Più che un titolo quasi una spietata autocritica, o meglio un’amara constatazione, da cui anche lo stesso regista non si sottrae, sulla collettiva indifferenza della nostra società verso la deriva di un’inarrestabile corsa alla globalizzazione senza regole che tutto travolge, dalla vita lavorativa a quella privata. Un piano inclinato che ci fa scivolare, tutti, sempre più in basso, in una continua corsa all’efficienza, al risparmio e all’ottimizzazione (ma di cosa poi?). Un crescendo di smarrimento e alienazione di cui, inizialmente, ci troviamo a sorridere, seppur a denti stretti, per poi ritrovarci immersi fino al collo, sfiduciati e privi di prospettive.

Proprio come accade nel film ad Arturo il cui beffardo destino fa si che proprio lui sia vittima del suo stesso algoritmo che ne decreta inesorabilmente l’inutilità lavorativa, l’anzianità e le scarse prospettive sentimentali, come certificano delle app dedicate. L’unica scelta obbligata diventerà allora quella di arruolarsi per Fuuber moderna ditta di consegne che paga a cottimo secondo un meccanismo di incentivazione che premia o punisce chi non sta alle regole del gioco o non soddisfa le assurde pretese dei clienti.

Un film che tocca quindimolti temi, dalla frustrazione del presente alla paura per il futuro, passando per l’ansia di subire un controllo assoluto e totale, creando una costante situazione di sospensione dove tutti, protagonisti e pubblico, percepiscono una sensazione di straniamento e di palpabile disagio (lo zaino per le consegne di Arturo che si blocca è una metafora della sua incapacità di muoversi nell’ambiente e nella vita che lo circonda.

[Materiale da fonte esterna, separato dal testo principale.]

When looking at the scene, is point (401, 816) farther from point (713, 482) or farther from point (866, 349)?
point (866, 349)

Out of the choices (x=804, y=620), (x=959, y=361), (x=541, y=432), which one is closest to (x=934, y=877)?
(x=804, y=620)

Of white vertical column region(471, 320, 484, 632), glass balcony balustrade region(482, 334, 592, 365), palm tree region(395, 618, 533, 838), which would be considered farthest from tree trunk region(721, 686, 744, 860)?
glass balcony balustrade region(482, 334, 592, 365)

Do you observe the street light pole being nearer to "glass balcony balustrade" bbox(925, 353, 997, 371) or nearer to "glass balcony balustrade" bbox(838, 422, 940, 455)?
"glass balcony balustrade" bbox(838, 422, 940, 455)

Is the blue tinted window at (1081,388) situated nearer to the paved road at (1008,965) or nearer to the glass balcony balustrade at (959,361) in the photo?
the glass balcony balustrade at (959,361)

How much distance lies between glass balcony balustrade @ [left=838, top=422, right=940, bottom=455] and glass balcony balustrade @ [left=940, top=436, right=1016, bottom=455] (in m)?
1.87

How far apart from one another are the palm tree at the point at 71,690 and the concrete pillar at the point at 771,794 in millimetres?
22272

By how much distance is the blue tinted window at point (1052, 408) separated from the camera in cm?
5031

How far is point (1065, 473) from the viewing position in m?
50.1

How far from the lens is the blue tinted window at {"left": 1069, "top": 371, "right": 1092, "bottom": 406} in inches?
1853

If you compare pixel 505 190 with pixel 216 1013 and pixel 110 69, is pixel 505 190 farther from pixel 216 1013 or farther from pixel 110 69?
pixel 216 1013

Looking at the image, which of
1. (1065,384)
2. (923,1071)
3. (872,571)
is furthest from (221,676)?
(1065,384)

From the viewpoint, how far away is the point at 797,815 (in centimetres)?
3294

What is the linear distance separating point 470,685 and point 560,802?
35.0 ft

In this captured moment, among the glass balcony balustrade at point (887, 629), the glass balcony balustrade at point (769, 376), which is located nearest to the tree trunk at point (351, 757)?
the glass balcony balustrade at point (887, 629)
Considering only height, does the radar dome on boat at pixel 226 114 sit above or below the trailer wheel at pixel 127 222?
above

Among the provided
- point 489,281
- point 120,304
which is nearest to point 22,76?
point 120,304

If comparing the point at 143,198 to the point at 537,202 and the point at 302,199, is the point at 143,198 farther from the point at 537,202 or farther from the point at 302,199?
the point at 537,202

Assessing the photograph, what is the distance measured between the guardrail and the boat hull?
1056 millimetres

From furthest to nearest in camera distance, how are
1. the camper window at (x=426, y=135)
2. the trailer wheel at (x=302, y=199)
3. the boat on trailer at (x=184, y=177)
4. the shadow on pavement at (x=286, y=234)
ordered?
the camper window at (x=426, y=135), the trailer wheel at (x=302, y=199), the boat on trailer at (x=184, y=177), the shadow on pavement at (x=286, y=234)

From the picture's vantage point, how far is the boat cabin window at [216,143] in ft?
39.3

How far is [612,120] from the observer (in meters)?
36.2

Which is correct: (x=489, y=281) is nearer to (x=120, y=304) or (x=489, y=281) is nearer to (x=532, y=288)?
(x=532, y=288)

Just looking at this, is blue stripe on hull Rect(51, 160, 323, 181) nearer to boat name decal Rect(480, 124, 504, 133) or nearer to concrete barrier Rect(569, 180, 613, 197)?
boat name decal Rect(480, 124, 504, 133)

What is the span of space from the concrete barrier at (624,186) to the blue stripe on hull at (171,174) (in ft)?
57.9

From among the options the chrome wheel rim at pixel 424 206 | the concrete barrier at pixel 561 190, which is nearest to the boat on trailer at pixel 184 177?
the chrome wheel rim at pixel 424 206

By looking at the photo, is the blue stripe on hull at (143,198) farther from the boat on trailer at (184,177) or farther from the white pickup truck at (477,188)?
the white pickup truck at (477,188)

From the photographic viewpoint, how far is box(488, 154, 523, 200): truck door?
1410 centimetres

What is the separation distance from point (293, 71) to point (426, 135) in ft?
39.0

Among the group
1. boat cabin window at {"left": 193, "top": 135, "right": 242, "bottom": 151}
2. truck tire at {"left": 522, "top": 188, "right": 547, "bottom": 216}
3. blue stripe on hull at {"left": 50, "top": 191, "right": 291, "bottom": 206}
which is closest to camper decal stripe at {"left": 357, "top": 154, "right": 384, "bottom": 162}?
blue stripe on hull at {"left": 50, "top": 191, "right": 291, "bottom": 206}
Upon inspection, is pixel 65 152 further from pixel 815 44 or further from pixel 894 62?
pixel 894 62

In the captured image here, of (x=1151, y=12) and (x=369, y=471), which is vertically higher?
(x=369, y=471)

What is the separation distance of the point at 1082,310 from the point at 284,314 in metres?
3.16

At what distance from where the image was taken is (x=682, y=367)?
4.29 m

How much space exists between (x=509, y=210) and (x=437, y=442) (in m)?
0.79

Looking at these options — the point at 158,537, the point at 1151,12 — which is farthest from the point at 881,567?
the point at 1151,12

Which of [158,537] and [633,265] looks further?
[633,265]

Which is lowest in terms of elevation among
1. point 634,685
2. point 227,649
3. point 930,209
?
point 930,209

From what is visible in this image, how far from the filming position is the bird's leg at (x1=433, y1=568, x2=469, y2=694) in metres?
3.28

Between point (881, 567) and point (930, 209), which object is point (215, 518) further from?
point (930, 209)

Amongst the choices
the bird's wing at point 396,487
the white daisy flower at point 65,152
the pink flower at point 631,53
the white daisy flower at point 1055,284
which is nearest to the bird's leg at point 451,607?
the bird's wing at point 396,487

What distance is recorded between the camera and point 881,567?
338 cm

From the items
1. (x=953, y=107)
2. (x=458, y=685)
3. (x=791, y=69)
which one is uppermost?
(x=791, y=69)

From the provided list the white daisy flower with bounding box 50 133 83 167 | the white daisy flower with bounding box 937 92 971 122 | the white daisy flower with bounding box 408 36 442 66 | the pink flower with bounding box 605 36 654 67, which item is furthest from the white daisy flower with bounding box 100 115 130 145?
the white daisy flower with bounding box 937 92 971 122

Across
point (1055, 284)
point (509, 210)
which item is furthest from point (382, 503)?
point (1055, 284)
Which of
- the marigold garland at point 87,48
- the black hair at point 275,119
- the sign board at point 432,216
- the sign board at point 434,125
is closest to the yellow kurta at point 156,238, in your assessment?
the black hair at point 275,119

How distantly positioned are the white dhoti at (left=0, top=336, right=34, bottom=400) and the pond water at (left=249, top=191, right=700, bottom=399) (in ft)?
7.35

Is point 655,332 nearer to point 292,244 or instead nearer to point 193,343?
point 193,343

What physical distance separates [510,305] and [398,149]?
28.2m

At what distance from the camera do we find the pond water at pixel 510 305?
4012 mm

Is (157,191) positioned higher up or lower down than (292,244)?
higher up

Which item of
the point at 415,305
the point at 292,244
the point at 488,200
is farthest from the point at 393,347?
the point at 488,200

Un risultato a cui contribuisce il meccanismo narrativo che lo stesso PIF aveva già utilizzato in precedenza (in particolare nel  suo primo programma televisivo individuale, Il testimone, dove raccontava da vicino i dettagli di vita quotidiana di personaggi legati a sport, politica, spettacolo seguendoli come un’ombra) che qui troviamo declinato in Raffaello, interpretato proprio da PIF,  i cui occhi curiosi e i cui dubbi, un po’ complici, un po’ consolatori, accompagnano lo spettatore, un po’ alla volta, sempre più vicino ad Arturo e al suo mondo, dove presto il cinico sorriso lascia spazio all’amara riflessione.